WRITTEN TASK:
Copy out the following records word for word, keeping every line as it appears.

━━━━━━━━━━

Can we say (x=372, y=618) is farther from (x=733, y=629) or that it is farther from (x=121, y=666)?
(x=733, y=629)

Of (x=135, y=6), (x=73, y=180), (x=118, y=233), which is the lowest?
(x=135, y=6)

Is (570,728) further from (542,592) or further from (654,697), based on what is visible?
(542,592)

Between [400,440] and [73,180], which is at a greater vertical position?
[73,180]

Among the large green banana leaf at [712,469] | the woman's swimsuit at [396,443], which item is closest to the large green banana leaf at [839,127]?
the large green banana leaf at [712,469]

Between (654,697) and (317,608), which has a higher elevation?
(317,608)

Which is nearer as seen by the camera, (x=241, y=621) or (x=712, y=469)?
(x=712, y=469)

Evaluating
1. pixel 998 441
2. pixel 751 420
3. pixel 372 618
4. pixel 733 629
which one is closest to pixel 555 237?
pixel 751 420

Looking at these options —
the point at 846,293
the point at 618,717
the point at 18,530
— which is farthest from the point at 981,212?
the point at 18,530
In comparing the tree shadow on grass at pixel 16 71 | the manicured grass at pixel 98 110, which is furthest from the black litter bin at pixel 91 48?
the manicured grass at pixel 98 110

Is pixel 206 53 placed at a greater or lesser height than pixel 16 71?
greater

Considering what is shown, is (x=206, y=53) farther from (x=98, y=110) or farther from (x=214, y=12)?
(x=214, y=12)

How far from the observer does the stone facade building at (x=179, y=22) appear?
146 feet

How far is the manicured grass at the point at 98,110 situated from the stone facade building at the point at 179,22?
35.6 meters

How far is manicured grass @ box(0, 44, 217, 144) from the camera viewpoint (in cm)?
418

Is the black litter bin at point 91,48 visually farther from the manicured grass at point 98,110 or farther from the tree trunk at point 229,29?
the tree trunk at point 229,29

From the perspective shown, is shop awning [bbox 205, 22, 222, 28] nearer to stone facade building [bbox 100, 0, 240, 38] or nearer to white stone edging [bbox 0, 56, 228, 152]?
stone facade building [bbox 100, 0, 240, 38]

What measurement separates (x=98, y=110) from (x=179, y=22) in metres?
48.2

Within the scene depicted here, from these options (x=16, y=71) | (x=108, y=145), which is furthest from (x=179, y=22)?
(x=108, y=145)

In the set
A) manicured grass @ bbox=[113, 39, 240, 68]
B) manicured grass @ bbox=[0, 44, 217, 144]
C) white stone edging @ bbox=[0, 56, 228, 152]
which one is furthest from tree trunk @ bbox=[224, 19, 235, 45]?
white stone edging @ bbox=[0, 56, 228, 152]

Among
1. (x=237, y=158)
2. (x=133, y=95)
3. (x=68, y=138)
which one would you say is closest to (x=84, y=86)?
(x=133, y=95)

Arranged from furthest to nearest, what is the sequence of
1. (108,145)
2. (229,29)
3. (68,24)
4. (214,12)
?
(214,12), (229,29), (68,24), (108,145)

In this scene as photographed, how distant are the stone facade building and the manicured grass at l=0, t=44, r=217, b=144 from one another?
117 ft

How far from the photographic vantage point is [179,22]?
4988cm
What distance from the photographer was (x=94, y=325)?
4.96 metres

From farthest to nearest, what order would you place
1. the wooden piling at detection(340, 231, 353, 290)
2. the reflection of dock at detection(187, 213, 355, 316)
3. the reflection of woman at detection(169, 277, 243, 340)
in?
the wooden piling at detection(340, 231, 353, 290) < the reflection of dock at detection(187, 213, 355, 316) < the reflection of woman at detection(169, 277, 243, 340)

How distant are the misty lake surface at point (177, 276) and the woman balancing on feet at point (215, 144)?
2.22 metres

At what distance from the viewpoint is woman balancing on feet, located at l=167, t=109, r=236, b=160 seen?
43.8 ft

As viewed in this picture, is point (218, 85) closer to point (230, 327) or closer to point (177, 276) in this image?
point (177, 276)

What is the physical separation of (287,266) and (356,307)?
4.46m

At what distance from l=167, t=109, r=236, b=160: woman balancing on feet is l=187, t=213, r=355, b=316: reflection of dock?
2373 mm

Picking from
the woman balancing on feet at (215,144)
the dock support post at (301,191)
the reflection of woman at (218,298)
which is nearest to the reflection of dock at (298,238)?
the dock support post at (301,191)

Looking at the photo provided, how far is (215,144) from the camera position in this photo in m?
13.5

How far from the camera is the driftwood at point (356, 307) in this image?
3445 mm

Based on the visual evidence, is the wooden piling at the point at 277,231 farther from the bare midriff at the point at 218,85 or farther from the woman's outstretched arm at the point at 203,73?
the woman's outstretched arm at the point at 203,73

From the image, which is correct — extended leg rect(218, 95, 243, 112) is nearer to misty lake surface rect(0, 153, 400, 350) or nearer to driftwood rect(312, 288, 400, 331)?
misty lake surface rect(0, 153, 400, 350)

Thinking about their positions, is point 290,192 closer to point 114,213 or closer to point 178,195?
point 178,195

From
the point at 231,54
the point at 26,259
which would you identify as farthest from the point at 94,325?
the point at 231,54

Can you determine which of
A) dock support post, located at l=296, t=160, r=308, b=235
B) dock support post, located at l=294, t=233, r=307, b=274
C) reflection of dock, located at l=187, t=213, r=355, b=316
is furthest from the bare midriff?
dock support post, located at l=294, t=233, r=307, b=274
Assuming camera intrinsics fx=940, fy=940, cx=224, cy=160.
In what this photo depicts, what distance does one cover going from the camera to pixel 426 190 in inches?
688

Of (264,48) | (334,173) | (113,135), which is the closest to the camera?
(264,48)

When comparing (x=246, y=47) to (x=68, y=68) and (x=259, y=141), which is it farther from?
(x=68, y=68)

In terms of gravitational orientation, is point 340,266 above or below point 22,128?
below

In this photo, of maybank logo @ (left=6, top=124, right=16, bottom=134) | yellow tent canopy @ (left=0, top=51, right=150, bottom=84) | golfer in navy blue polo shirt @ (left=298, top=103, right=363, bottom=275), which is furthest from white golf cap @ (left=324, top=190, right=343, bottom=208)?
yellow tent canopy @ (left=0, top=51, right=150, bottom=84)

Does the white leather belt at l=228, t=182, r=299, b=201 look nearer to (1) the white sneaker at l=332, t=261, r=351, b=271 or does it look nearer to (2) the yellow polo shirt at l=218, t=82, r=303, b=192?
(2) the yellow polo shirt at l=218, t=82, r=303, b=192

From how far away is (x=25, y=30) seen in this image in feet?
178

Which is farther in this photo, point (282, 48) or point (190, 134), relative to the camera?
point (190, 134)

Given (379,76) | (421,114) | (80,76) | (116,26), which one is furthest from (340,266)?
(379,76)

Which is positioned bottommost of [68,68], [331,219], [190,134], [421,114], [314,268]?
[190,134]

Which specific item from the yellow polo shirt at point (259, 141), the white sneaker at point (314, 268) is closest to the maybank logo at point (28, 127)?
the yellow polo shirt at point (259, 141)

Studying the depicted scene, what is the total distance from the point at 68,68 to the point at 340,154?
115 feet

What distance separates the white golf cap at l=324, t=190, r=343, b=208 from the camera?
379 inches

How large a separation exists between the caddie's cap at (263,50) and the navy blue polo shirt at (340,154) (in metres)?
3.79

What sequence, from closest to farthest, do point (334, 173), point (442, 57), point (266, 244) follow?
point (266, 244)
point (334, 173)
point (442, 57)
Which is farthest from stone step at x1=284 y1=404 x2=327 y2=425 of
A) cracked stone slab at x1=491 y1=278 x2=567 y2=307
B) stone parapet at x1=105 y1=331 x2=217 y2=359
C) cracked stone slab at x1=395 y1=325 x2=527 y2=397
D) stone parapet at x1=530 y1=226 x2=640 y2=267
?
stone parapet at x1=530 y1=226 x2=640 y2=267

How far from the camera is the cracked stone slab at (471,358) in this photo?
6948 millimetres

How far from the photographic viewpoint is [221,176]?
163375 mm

━━━━━━━━━━

WRITTEN ANSWER:
Can we say (x=372, y=618) is farther from (x=733, y=629) or that it is farther from (x=121, y=666)?
(x=733, y=629)

Of (x=135, y=6), (x=73, y=180), (x=118, y=233), which is the lowest?
(x=135, y=6)

Is (570,728) further from (542,592) or further from (654,697), based on what is visible?
(542,592)

Between [400,440] and [73,180], which is at a greater vertical position?
[73,180]

Among the large green banana leaf at [712,469] | the woman's swimsuit at [396,443], which item is closest to the large green banana leaf at [839,127]?
the large green banana leaf at [712,469]

Between (654,697) and (317,608), which has a higher elevation?
(317,608)

Which is nearer as seen by the camera, (x=241, y=621) or (x=712, y=469)?
(x=712, y=469)

Evaluating
1. pixel 998 441
2. pixel 751 420
3. pixel 372 618
4. pixel 733 629
which one is closest to pixel 555 237?
pixel 751 420

Looking at these options —
the point at 846,293
the point at 618,717
the point at 18,530
— which is farthest from the point at 981,212?
the point at 18,530
In comparing the tree shadow on grass at pixel 16 71 | the manicured grass at pixel 98 110, which is furthest from the black litter bin at pixel 91 48?
the manicured grass at pixel 98 110

Is pixel 206 53 placed at a greater or lesser height than pixel 16 71?
greater

Considering what is shown, is (x=206, y=53) farther from (x=98, y=110) or farther from (x=214, y=12)?
(x=214, y=12)

How far from the observer does the stone facade building at (x=179, y=22) appear?
146 feet

How far is the manicured grass at the point at 98,110 situated from the stone facade building at the point at 179,22?
35.6 meters

How far is manicured grass @ box(0, 44, 217, 144) from the camera viewpoint (in cm)?
418

Is the black litter bin at point 91,48 visually farther from the manicured grass at point 98,110 or farther from the tree trunk at point 229,29?
the tree trunk at point 229,29

From the perspective shown, is shop awning [bbox 205, 22, 222, 28] nearer to stone facade building [bbox 100, 0, 240, 38] or nearer to white stone edging [bbox 0, 56, 228, 152]?
stone facade building [bbox 100, 0, 240, 38]

What measurement separates (x=98, y=110) from (x=179, y=22) in metres?
48.2

Within the scene depicted here, from these options (x=16, y=71) | (x=108, y=145), which is furthest from (x=179, y=22)?
(x=108, y=145)

In the set
A) manicured grass @ bbox=[113, 39, 240, 68]
B) manicured grass @ bbox=[0, 44, 217, 144]
C) white stone edging @ bbox=[0, 56, 228, 152]
which one is furthest from tree trunk @ bbox=[224, 19, 235, 45]?
white stone edging @ bbox=[0, 56, 228, 152]

Among
1. (x=237, y=158)
2. (x=133, y=95)
3. (x=68, y=138)
which one would you say is closest to (x=84, y=86)?
(x=133, y=95)

Arranged from furthest to nearest, what is the sequence of
1. (108,145)
2. (229,29)
3. (68,24)
4. (214,12)
?
(214,12), (229,29), (68,24), (108,145)

In this scene as photographed, how distant are the stone facade building and the manicured grass at l=0, t=44, r=217, b=144 from one another?
117 ft

How far from the photographic vantage point is [179,22]?
4988cm
What distance from the photographer was (x=94, y=325)?
4.96 metres

From farthest to nearest, what order would you place
1. the wooden piling at detection(340, 231, 353, 290)
2. the reflection of dock at detection(187, 213, 355, 316)
3. the reflection of woman at detection(169, 277, 243, 340)
in?
the wooden piling at detection(340, 231, 353, 290) < the reflection of dock at detection(187, 213, 355, 316) < the reflection of woman at detection(169, 277, 243, 340)

How distant are the misty lake surface at point (177, 276) and the woman balancing on feet at point (215, 144)?
2.22 metres

At what distance from the viewpoint is woman balancing on feet, located at l=167, t=109, r=236, b=160 seen?
43.8 ft

As viewed in this picture, is point (218, 85) closer to point (230, 327) or closer to point (177, 276) in this image?
point (177, 276)

What is the physical separation of (287,266) and (356,307)?
4.46m

At what distance from l=167, t=109, r=236, b=160: woman balancing on feet is l=187, t=213, r=355, b=316: reflection of dock?
2373 mm

Picking from
the woman balancing on feet at (215,144)
the dock support post at (301,191)
the reflection of woman at (218,298)
which is nearest to the reflection of dock at (298,238)?
the dock support post at (301,191)

Looking at the photo provided, how far is (215,144) from the camera position in this photo in m?
13.5

How far from the camera is the driftwood at point (356, 307) in this image?
3445 mm

Based on the visual evidence, is the wooden piling at the point at 277,231 farther from the bare midriff at the point at 218,85 or farther from the woman's outstretched arm at the point at 203,73?
the woman's outstretched arm at the point at 203,73

From the image, which is correct — extended leg rect(218, 95, 243, 112) is nearer to misty lake surface rect(0, 153, 400, 350) or nearer to driftwood rect(312, 288, 400, 331)?
misty lake surface rect(0, 153, 400, 350)

Thinking about their positions, is point 290,192 closer to point 114,213 or closer to point 178,195?
point 178,195

From
the point at 231,54
the point at 26,259
which would you identify as farthest from the point at 94,325?
the point at 231,54

Can you determine which of
A) dock support post, located at l=296, t=160, r=308, b=235
B) dock support post, located at l=294, t=233, r=307, b=274
C) reflection of dock, located at l=187, t=213, r=355, b=316
is furthest from the bare midriff?
dock support post, located at l=294, t=233, r=307, b=274
Assuming camera intrinsics fx=940, fy=940, cx=224, cy=160.
In what this photo depicts, what distance does one cover going from the camera to pixel 426 190 in inches?
688

Of (264,48) | (334,173) | (113,135), which is the closest to the camera?
(264,48)

When comparing (x=246, y=47) to (x=68, y=68) and (x=259, y=141), which is it farther from?
(x=68, y=68)

In terms of gravitational orientation, is point 340,266 above or below point 22,128?
below

In this photo, of maybank logo @ (left=6, top=124, right=16, bottom=134) | yellow tent canopy @ (left=0, top=51, right=150, bottom=84) | golfer in navy blue polo shirt @ (left=298, top=103, right=363, bottom=275), which is furthest from white golf cap @ (left=324, top=190, right=343, bottom=208)?
yellow tent canopy @ (left=0, top=51, right=150, bottom=84)

Does the white leather belt at l=228, t=182, r=299, b=201 look nearer to (1) the white sneaker at l=332, t=261, r=351, b=271 or does it look nearer to (2) the yellow polo shirt at l=218, t=82, r=303, b=192?
(2) the yellow polo shirt at l=218, t=82, r=303, b=192

From how far away is (x=25, y=30) seen in this image in feet?
178

Which is farther in this photo, point (282, 48) or point (190, 134), relative to the camera?
point (190, 134)

Given (379,76) | (421,114) | (80,76) | (116,26), which one is furthest from (340,266)?
(379,76)

Which is positioned bottommost of [68,68], [331,219], [190,134], [421,114], [314,268]?
[190,134]

Which specific item from the yellow polo shirt at point (259, 141), the white sneaker at point (314, 268) is closest to the maybank logo at point (28, 127)?
the yellow polo shirt at point (259, 141)

Studying the depicted scene, what is the total distance from the point at 68,68 to the point at 340,154?
115 feet

What distance separates the white golf cap at l=324, t=190, r=343, b=208 from the camera?
379 inches

How large a separation exists between the caddie's cap at (263,50) and the navy blue polo shirt at (340,154) (in metres)?
3.79

What sequence, from closest to farthest, do point (334, 173), point (442, 57), point (266, 244) follow?
point (266, 244)
point (334, 173)
point (442, 57)
Which is farthest from stone step at x1=284 y1=404 x2=327 y2=425 of
A) cracked stone slab at x1=491 y1=278 x2=567 y2=307
B) stone parapet at x1=105 y1=331 x2=217 y2=359
C) cracked stone slab at x1=395 y1=325 x2=527 y2=397
D) stone parapet at x1=530 y1=226 x2=640 y2=267
?
stone parapet at x1=530 y1=226 x2=640 y2=267

How far from the camera is the cracked stone slab at (471,358) in this photo?
6948 millimetres

How far from the photographic viewpoint is [221,176]?
163375 mm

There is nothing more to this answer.